Today, the world feels like a hostile environment to. … well … everyone. I had assumed that as society got more equal we would all share a measure of equal dignity. But it turns out that without an obvious social hierarchy we all get to feel equally powerless.To me one of the strangest things about America today is that people in every faction feel like they are losing. Liberals look around and see Trump in the White House and Nazis marching in the streets; conservatives see gay marriage as the law of the land, Obamacare thriving, and Hollywood obsessed with providing the correct gender and racial balance in every film.

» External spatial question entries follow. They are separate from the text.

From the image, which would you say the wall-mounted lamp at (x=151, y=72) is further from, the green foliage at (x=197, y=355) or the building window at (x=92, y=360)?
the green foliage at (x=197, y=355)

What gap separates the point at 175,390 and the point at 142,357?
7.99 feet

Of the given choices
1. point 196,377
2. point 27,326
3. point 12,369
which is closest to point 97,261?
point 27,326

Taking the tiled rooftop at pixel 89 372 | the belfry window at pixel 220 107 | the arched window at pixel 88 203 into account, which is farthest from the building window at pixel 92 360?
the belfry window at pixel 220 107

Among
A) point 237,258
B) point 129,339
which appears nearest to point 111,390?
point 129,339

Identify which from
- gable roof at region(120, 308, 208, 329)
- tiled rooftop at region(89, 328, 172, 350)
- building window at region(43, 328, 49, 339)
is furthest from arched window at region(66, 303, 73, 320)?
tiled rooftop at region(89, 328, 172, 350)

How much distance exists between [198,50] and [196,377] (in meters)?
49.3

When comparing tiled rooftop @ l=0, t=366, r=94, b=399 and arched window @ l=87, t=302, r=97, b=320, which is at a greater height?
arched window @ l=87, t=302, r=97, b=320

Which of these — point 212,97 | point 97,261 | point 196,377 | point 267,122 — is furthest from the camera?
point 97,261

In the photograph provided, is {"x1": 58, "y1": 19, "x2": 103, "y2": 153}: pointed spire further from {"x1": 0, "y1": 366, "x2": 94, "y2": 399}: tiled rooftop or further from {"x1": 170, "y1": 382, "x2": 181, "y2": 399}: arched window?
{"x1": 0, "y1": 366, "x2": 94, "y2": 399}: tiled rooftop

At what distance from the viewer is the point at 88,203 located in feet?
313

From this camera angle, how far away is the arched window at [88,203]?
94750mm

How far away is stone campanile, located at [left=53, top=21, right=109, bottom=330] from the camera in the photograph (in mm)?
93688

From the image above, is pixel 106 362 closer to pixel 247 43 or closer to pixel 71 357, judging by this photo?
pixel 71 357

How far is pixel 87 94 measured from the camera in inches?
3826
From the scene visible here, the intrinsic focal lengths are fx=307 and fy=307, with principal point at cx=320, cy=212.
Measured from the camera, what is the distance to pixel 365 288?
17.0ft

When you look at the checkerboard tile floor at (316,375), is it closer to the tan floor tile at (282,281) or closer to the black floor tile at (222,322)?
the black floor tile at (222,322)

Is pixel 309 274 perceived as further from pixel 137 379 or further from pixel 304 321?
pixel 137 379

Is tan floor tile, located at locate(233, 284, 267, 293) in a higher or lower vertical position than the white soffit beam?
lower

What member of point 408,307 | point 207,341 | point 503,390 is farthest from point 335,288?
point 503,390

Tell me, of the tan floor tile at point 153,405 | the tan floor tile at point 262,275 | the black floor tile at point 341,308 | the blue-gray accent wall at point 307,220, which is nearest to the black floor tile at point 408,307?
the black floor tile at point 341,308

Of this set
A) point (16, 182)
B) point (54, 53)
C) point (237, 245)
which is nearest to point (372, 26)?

The media culture of our time is obsessed with losses, slights, and dangers. With Obama gone, what major public figure takes a calm, long-term view of events? Everything is dire and catastrophic, or at least suspicious.
We have divided into two teams, and on each team people only count their losses. The result is a foul national mood.
We need to step back, breathe deeply, forget about trivial slights and scandals, tone down our anger, and work toward compassion instead of hate. If we stopped shouting at each other and tried working together to solve a few of our problems, we might find that we are not as far apart as we suppose, and that things are not as bad as we fear.
Kenneth Minogue makes this very argument in The Servile Mind, that the class hierarchy of <= 19th century England served an important social function. Everyone felt more confident and politically satisfied knowing their place. I'm paraphrasing; he doesn't actually say "knowing their place," but that's the gist of it, I think. There's probably some truth to this, but when all the debits and credits are added up I think Minogue is making a less than useful point.